What you have to do - From the line with "Tanzania, site I02, 2013-03-30" to the last line of the data below, repeat every line exactly and add nothing.

=== Input for this task ===

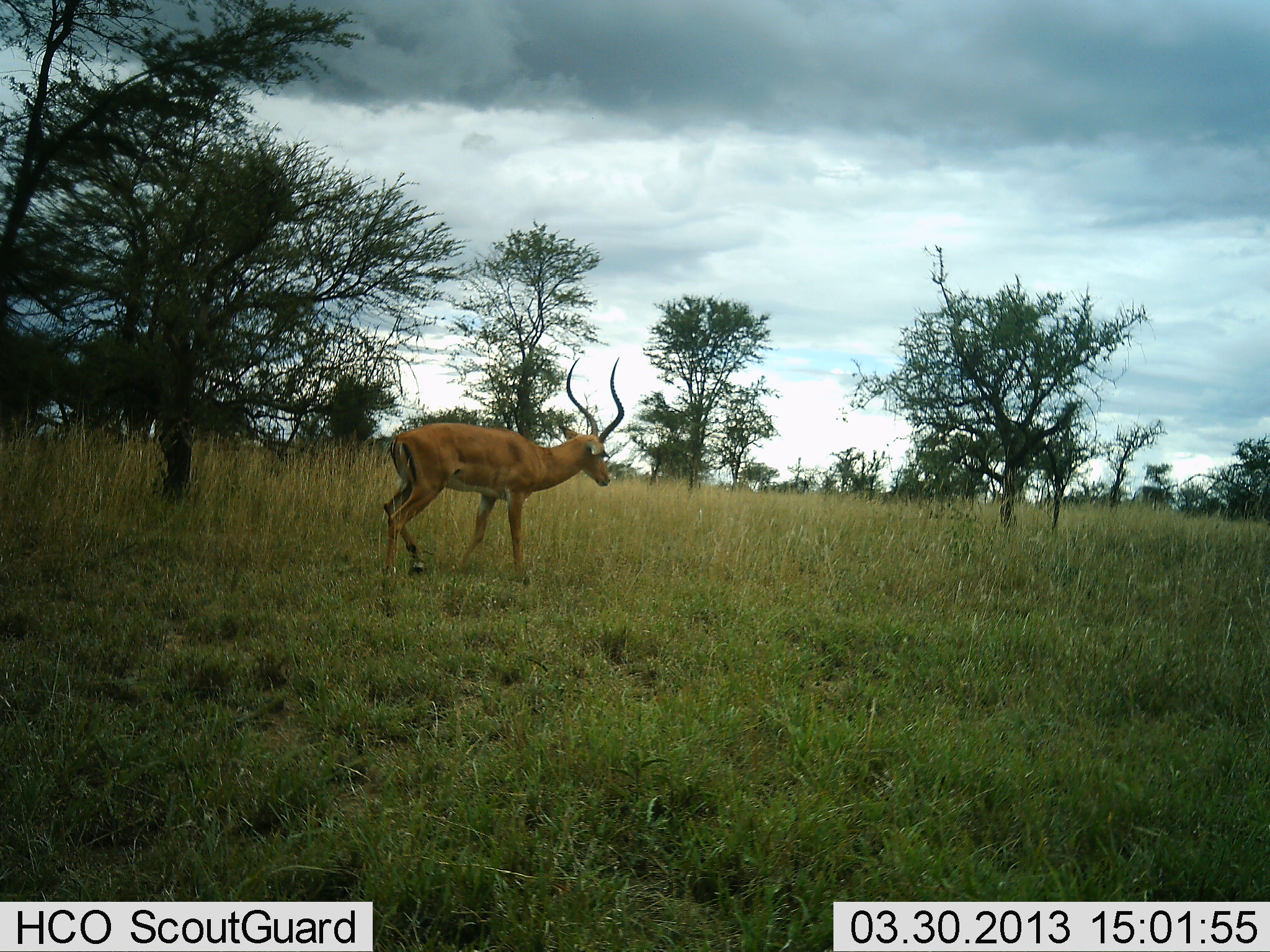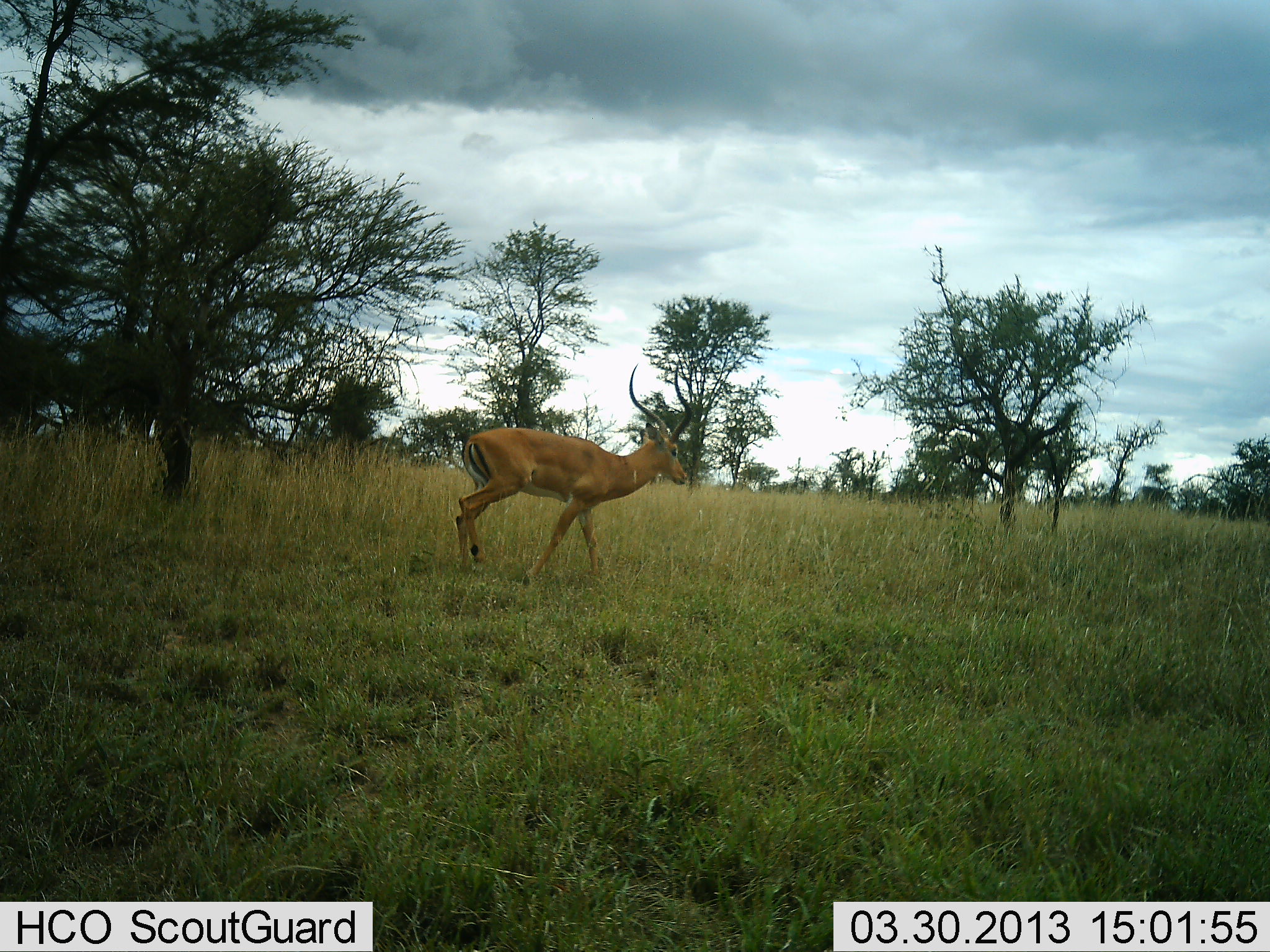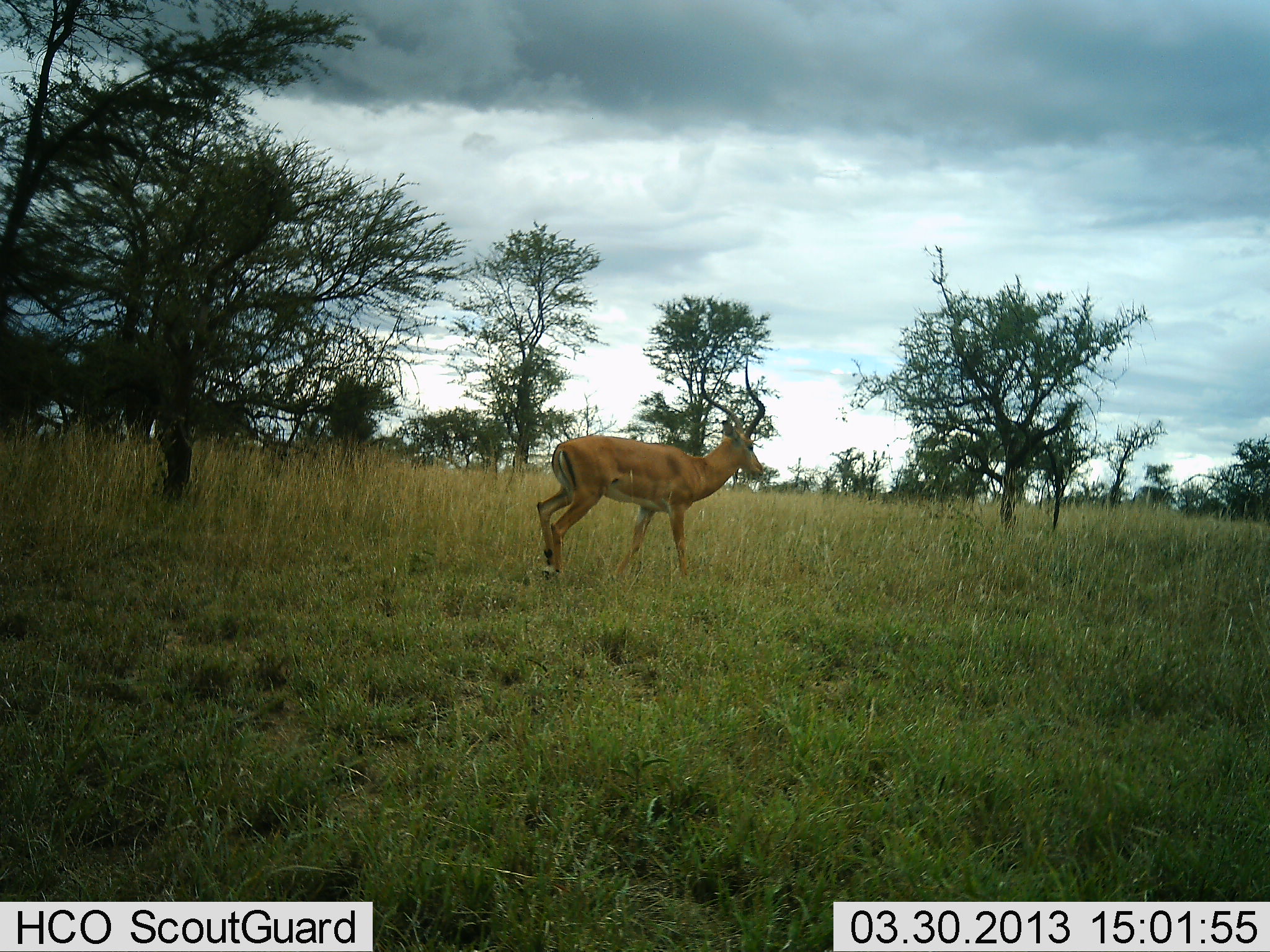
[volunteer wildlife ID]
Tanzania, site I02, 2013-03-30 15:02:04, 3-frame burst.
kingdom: Animalia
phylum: Chordata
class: Mammalia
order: Artiodactyla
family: Bovidae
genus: Aepyceros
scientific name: Aepyceros melampus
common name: impala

===

Result of the exercise -
Tanzania, site I02, 2013-03-30 15:02:04, 3-frame burst.
kingdom: Animalia
phylum: Chordata
class: Mammalia
order: Artiodactyla
family: Bovidae
genus: Aepyceros
scientific name: Aepyceros melampus
common name: impala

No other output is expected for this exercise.